Where Whale and Buildings Meet – Digitized Data
Digitized Data in the Realms of Paleontology and Architecture

Dan Edleson, Principal of STEREO, a company specializing in digitizing existing buildings, has written an exciting new story looking into ways technologies used for preserving buildings could translate into the field of Paleontology. In this article Dan not only explores what it would mean to create a WIM (Whale Information Model) but also how the AEC industry could learn from the innovations in other industries and how they are leveraging scan data.
In early 2005 I walked across an ocean floor housing some of the largest creatures in the history of planet Earth. I was accompanied by two other college age explorers, a pair of Brits I had bestowed with the thoroughly American nicknames Ty Cobb and Cy Young. Covered in desert dust we habitually downed swigs from the water-filled canteens draped across our shoulders, trekking through cavernous passes and taking refuge in the shadows. We never saw a single whale.
Sometime between six and nine million years ago the waters of the Atacama receded, trapping the marine life that had flourished there. It exists today in what is termed a “rain shadow” due to unaccommodating winds from both directions. The once proud ocean has become the driest place on earth, so dry that the soil has been found to have similarities to Mars and NASA frequently uses the area to test its rovers. Long after the last whale, the Atacameño arrived, then mere millennia later the land was claimed by the independent nation of Bolivia before being usurped by Chile. Since the early 1990s the population has grown over 75%, primarily due to a booming tourism industry based on numerous opportunities for trekking and climbing what was once deep waters. With people have come roads. Many miles of desert land have been excavated, in the process uncovering some of the most astounding whale skeletons on earth.
I learned about these magnificent bones while listening to the book Spying on Whales by Nick Pyenson, a leading paleontologist at the Smithsonian. While it was fascinating to learn that whales once walked on land—at one point they looked like giant dogs and then for reasons unknown adapted back to life in water—as an Architectural professional involved in utilizing 3D laser scans for building documentation the most intriguing piece of information was that Pyenson and his crew employed 3D laser scanning and photogrammetry to record the site layout and catalog the bones. I quickly became curious as to whether the original scan data was the final step or if further parsing was done to apply metadata and structure to the billions of digital points.

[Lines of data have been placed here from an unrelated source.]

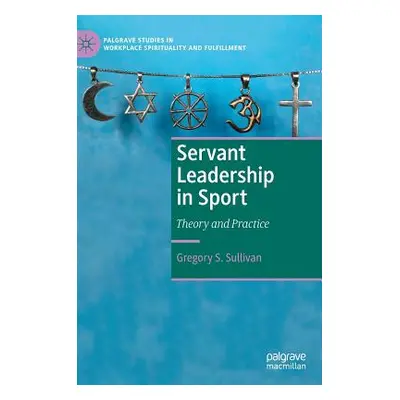 "Servant Leadership in Sport: Theory and Practice" - "" ("Sullivan Gregory S.")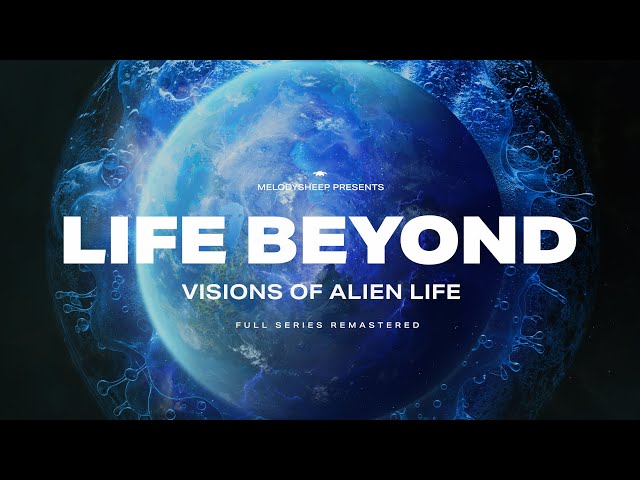 LIFE BEYOND: Visions of Alien Life. Full Documentary Remastered (4K)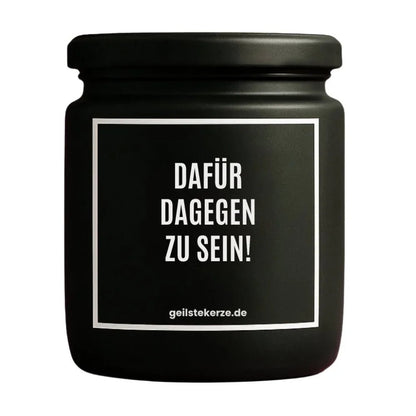 Duftkerze mit Spruch von geilstekerze ist der neue Geschenketrend. Diese witzige Kerze Vegane Bio-Kerze mit Spruch – DAFÜR, DAGEGEN ZU SEIN! brennt mega lange sagenhafte 80 Stunde, hochwertige ätherische Öle schaffen beste Duftverteilung. Mit 1400 lustigen Sprüchen perfekt zum Verschenken. Handgemacht in Deutschland von geilstekerze.shop -Die beste Duftkerze die du kaufen kannst.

I see this often with the work I do with Building Information Models (BIM) for Architecture and Structural Engineering: a laser scan gives you fantastically accurate information, but it is merely a hologram. You can look at it but can’t really interact with it in a coherent way until some form of translation is done. The typical process I take is to bring the raw scan data into a BIM program –I use Autodesk’s Revit, which is an industry standard – and start translating the points into more tangible objects the software understands such as windows, walls and doors. Once I have translated things thoroughly they are now tangible “things” I can attach metadata to, such as the manufacturer specs of a door, the material composition of a wall, or anything custom I wish to add such as the cost per unit of a piece of furniture.